I know what to do with my life
Losing Shelley’s remarkable presence, talent and, more than anything, friendship, has left an indelible mark on Steve Diggle. The easy option would be to focus on his solo career but, after a whole lot of agonising and, he stresses, with Pete’s blessing, the Buzzcocks’ show goes on.
Diggle, drummer Danny Farrant and bassist Chris Remington hit the road with the band’s backdrop a few months after playing the Albert Hall tribute to their former frontman last summer.
“We did about eight shows up north, coming on to the music from Rocky 2; Danny first, then Chris and then me. It was brilliant build-up. We went off like a plane.
“Three quarters of the songs we did were mine actually, or [co-writes], and we had a new single out [Gotta Get Better] so we weren’t seen as a cabaret act. We gave a shout to Pete every night and it just worked. The venues were packed.”
“He’s destroyed all the doubters,” one reviewer said simply.
As well as working on the box sets, Diggle has been using lockdown time to write songs for a “third golden era”, some in the big Buzzcocks vein and others with a more futuristic feel.
“I’m not doing an impersonation of the Buzzcocks with the new album it’s more ‘where can I take it?’” Diggle says. “Chris and Danny know what to do, Chris has worked on my solo albums too so he’s absolutely in tune with it all.

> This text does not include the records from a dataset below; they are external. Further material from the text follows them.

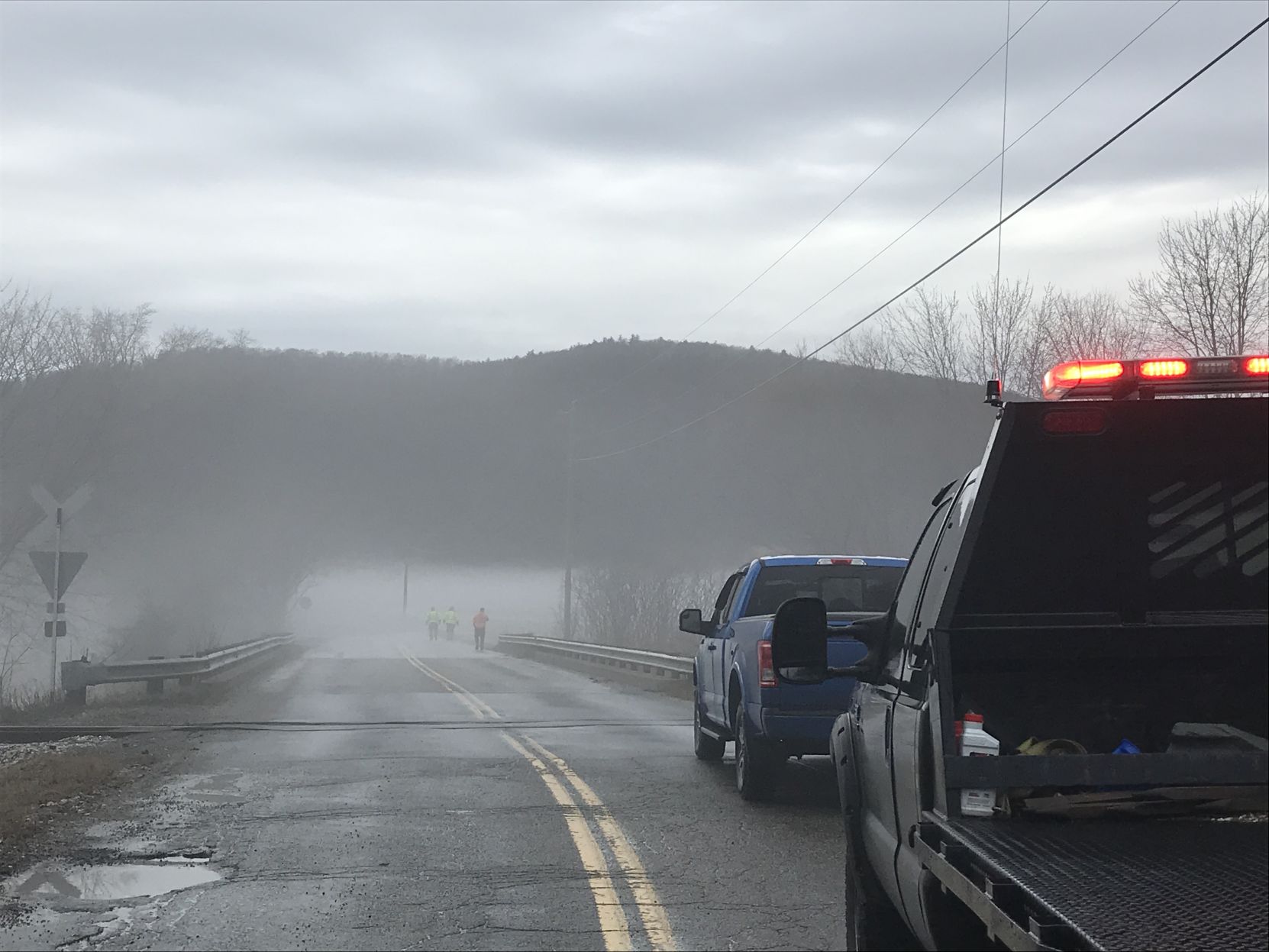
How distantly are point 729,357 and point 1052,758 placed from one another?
124763 millimetres

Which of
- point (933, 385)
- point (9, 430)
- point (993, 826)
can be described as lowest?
point (993, 826)

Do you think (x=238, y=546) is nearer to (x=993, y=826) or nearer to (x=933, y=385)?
(x=933, y=385)

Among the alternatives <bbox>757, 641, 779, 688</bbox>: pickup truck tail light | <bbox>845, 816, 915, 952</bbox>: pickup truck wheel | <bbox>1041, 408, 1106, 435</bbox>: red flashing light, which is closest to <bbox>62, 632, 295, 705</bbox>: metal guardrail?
<bbox>757, 641, 779, 688</bbox>: pickup truck tail light

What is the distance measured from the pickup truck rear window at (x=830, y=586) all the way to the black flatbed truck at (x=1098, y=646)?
24.9 ft

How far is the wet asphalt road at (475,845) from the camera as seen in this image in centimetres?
700

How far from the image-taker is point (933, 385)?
4841 cm

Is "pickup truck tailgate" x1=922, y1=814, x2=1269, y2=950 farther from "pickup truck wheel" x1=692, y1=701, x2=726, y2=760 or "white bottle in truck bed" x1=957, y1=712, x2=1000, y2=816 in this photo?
"pickup truck wheel" x1=692, y1=701, x2=726, y2=760

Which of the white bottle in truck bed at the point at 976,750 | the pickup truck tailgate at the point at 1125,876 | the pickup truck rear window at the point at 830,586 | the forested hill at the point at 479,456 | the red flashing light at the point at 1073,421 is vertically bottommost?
the pickup truck tailgate at the point at 1125,876

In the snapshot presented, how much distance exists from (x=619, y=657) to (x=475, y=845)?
74.3ft

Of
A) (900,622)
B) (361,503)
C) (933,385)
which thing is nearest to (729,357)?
(361,503)

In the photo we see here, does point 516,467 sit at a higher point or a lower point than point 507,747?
higher

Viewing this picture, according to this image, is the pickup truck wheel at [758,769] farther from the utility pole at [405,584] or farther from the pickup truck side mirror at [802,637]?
the utility pole at [405,584]

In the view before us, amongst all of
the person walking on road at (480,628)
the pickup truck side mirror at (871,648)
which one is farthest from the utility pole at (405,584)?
the pickup truck side mirror at (871,648)

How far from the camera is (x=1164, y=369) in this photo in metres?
4.32
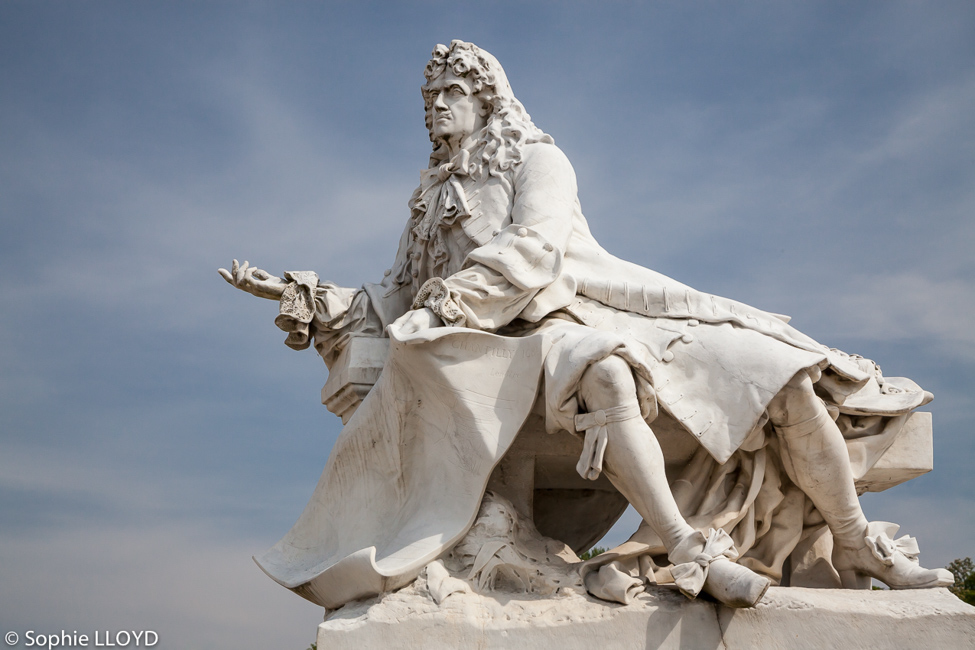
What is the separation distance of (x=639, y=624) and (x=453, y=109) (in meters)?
3.08

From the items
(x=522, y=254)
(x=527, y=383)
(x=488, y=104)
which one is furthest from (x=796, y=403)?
(x=488, y=104)

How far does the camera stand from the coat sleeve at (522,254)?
17.5ft

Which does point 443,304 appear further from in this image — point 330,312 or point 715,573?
point 715,573

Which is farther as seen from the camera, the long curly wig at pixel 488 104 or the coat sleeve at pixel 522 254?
the long curly wig at pixel 488 104

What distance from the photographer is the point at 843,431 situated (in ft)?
18.5

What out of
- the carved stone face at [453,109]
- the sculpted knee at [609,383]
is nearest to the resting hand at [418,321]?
the sculpted knee at [609,383]

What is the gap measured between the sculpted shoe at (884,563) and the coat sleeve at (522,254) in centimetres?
206

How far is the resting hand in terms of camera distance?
16.7 ft

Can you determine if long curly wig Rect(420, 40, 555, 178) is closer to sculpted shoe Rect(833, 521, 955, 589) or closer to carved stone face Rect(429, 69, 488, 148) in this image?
carved stone face Rect(429, 69, 488, 148)

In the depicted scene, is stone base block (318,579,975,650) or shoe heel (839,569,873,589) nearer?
stone base block (318,579,975,650)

“I’m very excited about these songs. Discovering Pete’s demo was a lovely surprise and, if I can find it again, I’ll definitely put that on the LP. We start recording in February, if possible.”
At the end of a great chat, which went from stage to studio to plastic punk rock personas to politics “why listen to those people, telling me all this crap?” and back again, I ask if there’s anything left in the archives beyond Late For The Train.
“We’ve reached the station and we’re going to hit the buffers,” Steve Diggle chuckles.